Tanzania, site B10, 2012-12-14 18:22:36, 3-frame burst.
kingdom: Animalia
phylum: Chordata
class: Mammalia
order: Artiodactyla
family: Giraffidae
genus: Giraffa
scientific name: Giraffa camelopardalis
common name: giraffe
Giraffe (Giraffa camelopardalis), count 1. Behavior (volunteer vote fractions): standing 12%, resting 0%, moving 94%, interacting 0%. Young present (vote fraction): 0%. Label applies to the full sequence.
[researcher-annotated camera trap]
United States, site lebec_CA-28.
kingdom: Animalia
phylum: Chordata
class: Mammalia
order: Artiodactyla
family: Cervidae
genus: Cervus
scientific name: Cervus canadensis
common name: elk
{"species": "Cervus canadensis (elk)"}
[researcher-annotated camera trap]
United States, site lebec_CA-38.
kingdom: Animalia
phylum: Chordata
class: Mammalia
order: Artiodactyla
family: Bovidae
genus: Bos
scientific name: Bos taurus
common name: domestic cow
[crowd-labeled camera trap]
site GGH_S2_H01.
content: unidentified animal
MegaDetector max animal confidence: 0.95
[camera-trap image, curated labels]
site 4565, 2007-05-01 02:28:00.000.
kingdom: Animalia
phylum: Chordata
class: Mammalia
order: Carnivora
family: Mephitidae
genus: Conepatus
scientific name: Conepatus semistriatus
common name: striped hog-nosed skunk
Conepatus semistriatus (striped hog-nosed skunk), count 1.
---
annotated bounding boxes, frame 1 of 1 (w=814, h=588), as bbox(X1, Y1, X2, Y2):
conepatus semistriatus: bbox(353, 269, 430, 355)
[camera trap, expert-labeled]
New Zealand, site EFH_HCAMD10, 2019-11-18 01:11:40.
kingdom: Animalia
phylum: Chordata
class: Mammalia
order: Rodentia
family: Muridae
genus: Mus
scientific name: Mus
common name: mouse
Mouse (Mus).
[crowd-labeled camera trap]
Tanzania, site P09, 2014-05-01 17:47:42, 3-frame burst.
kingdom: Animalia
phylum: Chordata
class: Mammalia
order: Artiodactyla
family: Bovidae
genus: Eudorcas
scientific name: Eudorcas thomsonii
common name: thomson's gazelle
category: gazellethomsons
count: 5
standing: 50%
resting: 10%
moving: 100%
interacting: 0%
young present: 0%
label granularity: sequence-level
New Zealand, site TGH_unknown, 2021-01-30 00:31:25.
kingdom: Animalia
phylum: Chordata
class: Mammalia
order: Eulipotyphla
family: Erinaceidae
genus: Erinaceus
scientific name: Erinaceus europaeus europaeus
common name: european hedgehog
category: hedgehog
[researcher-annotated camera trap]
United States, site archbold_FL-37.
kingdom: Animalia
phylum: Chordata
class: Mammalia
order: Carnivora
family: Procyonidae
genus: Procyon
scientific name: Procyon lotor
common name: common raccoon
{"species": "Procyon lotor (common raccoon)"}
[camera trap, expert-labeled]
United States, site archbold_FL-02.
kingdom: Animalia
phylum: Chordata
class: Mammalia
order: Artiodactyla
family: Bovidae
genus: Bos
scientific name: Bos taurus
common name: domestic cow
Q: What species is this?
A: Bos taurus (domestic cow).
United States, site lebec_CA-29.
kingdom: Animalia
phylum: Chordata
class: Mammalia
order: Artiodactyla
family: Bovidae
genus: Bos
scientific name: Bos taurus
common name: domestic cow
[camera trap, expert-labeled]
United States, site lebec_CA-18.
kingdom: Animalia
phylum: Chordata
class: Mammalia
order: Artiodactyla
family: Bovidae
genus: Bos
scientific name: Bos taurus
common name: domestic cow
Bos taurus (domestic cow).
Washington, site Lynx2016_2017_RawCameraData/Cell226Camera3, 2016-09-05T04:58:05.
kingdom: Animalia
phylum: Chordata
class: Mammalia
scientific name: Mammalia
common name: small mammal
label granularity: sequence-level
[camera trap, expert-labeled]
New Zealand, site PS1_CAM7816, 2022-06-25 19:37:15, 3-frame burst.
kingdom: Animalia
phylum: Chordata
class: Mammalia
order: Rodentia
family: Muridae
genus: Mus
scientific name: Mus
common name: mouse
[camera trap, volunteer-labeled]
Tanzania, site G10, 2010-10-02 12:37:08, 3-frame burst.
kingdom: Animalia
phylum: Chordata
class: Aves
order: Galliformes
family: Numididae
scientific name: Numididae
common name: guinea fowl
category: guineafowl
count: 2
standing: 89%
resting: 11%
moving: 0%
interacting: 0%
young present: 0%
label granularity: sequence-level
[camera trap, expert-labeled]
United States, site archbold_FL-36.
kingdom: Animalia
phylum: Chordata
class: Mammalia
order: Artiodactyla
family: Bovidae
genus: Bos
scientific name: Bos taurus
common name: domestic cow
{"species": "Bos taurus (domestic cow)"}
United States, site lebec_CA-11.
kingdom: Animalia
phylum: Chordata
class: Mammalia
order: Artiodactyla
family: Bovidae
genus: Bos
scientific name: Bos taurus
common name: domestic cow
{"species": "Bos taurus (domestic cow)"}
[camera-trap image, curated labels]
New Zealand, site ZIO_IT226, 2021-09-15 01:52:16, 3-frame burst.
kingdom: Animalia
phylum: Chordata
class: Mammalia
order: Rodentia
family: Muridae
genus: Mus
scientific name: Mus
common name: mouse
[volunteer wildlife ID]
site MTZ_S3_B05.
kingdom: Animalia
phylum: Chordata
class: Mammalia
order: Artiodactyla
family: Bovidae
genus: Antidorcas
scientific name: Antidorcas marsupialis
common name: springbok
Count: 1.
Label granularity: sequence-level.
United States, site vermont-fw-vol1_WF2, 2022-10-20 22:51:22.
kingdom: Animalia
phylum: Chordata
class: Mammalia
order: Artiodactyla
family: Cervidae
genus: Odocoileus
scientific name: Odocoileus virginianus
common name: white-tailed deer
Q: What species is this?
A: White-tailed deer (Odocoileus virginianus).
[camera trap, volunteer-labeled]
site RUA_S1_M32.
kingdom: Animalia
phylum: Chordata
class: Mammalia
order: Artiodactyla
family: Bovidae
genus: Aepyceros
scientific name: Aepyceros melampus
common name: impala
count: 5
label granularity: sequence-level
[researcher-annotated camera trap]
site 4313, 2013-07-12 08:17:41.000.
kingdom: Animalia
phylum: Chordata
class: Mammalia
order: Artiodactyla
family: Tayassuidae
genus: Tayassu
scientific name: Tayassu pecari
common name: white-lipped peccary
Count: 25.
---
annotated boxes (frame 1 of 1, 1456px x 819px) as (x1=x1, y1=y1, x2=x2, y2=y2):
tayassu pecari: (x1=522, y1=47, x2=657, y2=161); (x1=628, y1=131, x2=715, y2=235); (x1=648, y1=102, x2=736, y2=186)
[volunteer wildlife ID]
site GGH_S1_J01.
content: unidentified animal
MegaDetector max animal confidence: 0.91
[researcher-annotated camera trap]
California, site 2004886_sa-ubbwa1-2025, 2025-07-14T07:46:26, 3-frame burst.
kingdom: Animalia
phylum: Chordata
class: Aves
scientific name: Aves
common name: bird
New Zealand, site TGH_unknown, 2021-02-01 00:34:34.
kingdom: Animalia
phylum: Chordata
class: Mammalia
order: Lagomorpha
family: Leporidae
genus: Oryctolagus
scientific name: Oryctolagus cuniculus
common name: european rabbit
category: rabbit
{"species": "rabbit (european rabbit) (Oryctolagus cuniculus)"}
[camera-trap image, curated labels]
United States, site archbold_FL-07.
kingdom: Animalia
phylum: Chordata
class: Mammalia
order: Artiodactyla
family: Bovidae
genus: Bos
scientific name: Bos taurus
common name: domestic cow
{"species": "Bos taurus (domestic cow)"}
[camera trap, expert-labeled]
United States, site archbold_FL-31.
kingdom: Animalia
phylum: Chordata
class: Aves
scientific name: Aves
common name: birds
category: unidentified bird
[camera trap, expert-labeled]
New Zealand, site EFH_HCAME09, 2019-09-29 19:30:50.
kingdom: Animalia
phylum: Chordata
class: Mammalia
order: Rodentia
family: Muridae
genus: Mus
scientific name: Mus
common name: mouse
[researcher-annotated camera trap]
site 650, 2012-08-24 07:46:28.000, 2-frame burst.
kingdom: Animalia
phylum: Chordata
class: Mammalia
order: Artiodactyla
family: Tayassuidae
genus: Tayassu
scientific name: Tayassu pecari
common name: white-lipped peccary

* [Task to complete]:
The answer should hold only the lines from the start of the records above through the line containing "scientific name: Cervus canadensis", each set down exactly.

* [Your solution]:
Tanzania, site B10, 2012-12-14 18:22:36, 3-frame burst.
kingdom: Animalia
phylum: Chordata
class: Mammalia
order: Artiodactyla
family: Giraffidae
genus: Giraffa
scientific name: Giraffa camelopardalis
common name: giraffe
Giraffe (Giraffa camelopardalis), count 1. Behavior (volunteer vote fractions): standing 12%, resting 0%, moving 94%, interacting 0%. Young present (vote fraction): 0%. Label applies to the full sequence.
[researcher-annotated camera trap]
United States, site lebec_CA-28.
kingdom: Animalia
phylum: Chordata
class: Mammalia
order: Artiodactyla
family: Cervidae
genus: Cervus
scientific name: Cervus canadensis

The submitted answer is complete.